Many consumers have their own Wi-Fi networks at home or go to coffee shops where they can avail of free Wi-Fi.
When asked about AT&T's exclusive rights to U.S. sales of Apple's iPhone, Stephenson said iPhone would be "an important part" of AT&T's phone line up "for quite some period of time."
But he did not comment on timing related to the exclusivity agreement, which has helped AT&T win customers from rivals such as market leader Verizon Wireless, a venture of Verizon Communications (VZ.N) and Vodafone Group Plc (VOD.L).
Some analysts expect the exclusivity agreement with Apple to end this year, but others expect AT&T to do anything it takes to extend the deal because iPhone is integral to its growth.
AT&T has admitted to network problems in markets such as New York City and San Francisco where there are a large number of bandwidth hungry iPhone users.
Stephenson said the company would show considerable improvements in its network in those metropolitan areas.
"We've got a ways to go, but we think this quarter will really move the needle considerably in both of these markets," he said.
Stephenson expects changes in how the wireless industry prices its mobile data services going forward, with heavy data users being charged more.

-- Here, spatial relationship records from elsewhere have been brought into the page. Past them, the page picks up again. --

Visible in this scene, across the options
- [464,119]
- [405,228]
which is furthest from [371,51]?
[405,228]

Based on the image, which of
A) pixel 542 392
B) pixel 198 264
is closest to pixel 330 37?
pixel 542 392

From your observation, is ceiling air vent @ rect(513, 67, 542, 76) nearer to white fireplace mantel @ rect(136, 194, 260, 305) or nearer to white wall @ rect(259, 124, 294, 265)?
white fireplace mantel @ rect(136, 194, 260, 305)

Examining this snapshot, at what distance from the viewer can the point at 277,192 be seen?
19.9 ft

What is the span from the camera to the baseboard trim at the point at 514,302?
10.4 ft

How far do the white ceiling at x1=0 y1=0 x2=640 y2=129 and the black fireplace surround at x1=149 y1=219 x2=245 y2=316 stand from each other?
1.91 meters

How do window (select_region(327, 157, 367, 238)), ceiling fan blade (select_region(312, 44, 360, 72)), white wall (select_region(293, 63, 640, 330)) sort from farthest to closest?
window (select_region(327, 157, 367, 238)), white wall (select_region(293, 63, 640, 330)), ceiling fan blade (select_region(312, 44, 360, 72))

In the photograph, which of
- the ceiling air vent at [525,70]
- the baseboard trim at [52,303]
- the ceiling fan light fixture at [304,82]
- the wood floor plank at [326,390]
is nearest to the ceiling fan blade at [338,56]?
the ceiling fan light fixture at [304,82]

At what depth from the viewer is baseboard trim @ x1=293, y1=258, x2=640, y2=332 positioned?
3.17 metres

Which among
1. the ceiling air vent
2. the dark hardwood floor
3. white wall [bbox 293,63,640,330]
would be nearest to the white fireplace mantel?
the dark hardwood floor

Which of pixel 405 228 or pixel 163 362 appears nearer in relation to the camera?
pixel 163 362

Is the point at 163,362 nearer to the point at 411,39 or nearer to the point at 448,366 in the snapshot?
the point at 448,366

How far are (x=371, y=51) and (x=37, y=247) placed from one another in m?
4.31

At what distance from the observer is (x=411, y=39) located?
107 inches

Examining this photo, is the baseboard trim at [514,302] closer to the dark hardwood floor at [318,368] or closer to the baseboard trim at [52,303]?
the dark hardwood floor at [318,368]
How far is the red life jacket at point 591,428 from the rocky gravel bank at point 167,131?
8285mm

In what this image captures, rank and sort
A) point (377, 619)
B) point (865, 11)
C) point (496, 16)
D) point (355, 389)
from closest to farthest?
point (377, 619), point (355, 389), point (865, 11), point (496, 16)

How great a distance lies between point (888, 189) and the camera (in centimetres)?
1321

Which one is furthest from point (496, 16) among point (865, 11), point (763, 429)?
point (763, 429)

Smartphone users currently pay a monthly fee of about $30 for unlimited data.
"For the industry, we'll progressively move towards more of what I call variable pricing so the heavy (use) consumers will pay more than the lower consumers," Stephenson said.
He expects the Federal Communications Commission to focus on how to push mobile broadband further when it announces a National Broadband plan later this month.
Stephenson also said he was optimistic about how the telecom regulator would deal with the issue of net neutrality - the idea that carriers should not be able to control which Web services consumers can access.
"I'm actually fairly optimistic net neutrality will land at a reasonable place," Stephenson said.
But he questioned how the FCC would achieve its proposed goal of putting Internet connections of 100 megabits per second to U.S. homes.
"If the objectives are 100 megabits capability to every home in the United States that is going to require a lot of investment. To drive that kind of investment will require a redirecting of the subsidies that exist today," he said.